Cree el aldeano vanidoso que el mundo entero es su  aldea,  y con tal que él quede de alcalde, o le mortifique al rival que le quitó la novia, o le crezcan en la alcancía los ahorros,  ya  da por bueno el orden universal, sin  saber  de  los  gigantes  que llevan siete leguas en las botas y le pueden  poner bota encima, ni de la pelea de los cometas en el Cielo, que  van  por el aire dormidos engullendo mundos. Lo que  quede  de  aldea  en América ha de despertar. Estos tiempos no son para acostarse con el pañuelo a la cabeza, sino con las armas de almohada, como los varones de Juan de Castellanos: las armas del juicio, que vencen a las otras. Trincheras de ideas valen  más  que  trincheras  de piedra.

No hay proa que taje una nube  de  ideas.  Una  idea  enérgica, flameada a tiempo ante el mundo, para, como la  bandera  mística del juicio final, a un escuadrón de acorazados. Los pueblos  que no se conocen han de darse prisa para  conocerse,  como  quienes van a pelear juntos. Los que se enseñan los puños, como hermanos celosos, que quieren los dos la  misma  tierra,  o  el  de  casa chica, que le tiene envidia al de casa mejor, han de encajar, de modo que sean una, las dos manos. Los  que,  al  amparo  de  una tradición criminal, cercenaron, con el sable tinto en la  sangre de sus mismas venas, la tierra del hermano vencido, del  hermano castigado más allá de sus culpas, si no quieren que les llame el pueblo ladrones, devuélvanle sus tierras al hermano. Las  deudas del honor no las cobra el honrado en  dinero,  a  tanto  por  la bofetada. Ya no podemos ser el pueblo de hojas, que vive  en  el aire, con la copa cargada de flor, restallando o zumbando, según la acaricie el capricho de la luz,  o  la  tundan  y  talen  las tempestades; ¡los árboles se han de poner en fila, para que  no pase el gigante de las siete leguas ! Es la hora del recuento, y de la marcha unida, y hemos de andar en cuadro apretado, como la plata en las raíces de los Andes.

A los sietemesinos sólo les faltará valor. Los que  no tienen fe en su tierra son hombres de siete meses. Porque les  falta  el valor a ellos, se lo niegan a los demás. No les alcanza al árbol difícil el brazo canijo, el brazo de uñas pintadas  y  pulsera, el brazo de Madrid o de París, y dicen que no se puede alcanzar  el árbol. Hay que cargar los barcos de esos insectos  dañinos,  que le roen el hueso a la patria que los nutre.
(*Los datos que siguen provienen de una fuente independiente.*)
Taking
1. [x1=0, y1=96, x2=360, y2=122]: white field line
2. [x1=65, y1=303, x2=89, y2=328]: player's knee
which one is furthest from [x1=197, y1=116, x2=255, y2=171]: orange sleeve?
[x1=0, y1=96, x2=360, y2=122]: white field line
Si son parisienses  o madrileños, vayan  al  Prado, de  faroles, o  vayan  a  Tortoni,  de sorbetes. ¡Estos hijos de carpintero, que  se avergüenzan de  que su padre  sea  carpintero!  ¡Estos  nacidos  en América, que se avergüenzan,  porque llevan delantal indio, de  la  madre  que  los crió, y reniegan, ¡bribones!, de la madre  enferma, y la dejan sola en el lecho de las enfermedades! Pues, ¿quién es el hombre? ¿el que se queda con la madre, a curarle la enfermedad, o el que la pone a trabajar donde no la vean, y vive de  su  sustento  en las tierras podridas, con el gusano  de  corbata, maldiciendo  del seno que lo cargó, paseando el letrero de traidor en  la  espalda de la casaca de papel? ¡Estos hijos de nuestra América, que ha de salvarse con sus indios, y va de menos a más; estos desertores que piden fusil en los ejércitos de la América  del  Norte,  que ahoga en sangre a sus indios, y va de más  a  menos!  ¡Estos delicados, que son hombres y no  quieren  hacer  el  trabajo  de hombres! Pues el Washington que les hizo esta tierra ¿se fue a vivir con los ingleses, a vivir con los ingleses en los años  en que  los  veía  venir  contra  su  tierra  propia?  ¡Estos "increíbles"  del  honor,  que  lo  arrastran   por   el   suelo extranjero,  como  los  increíbles  de  la  Revolución  francesa, danzando  y relamiéndose, arrastraban las erres!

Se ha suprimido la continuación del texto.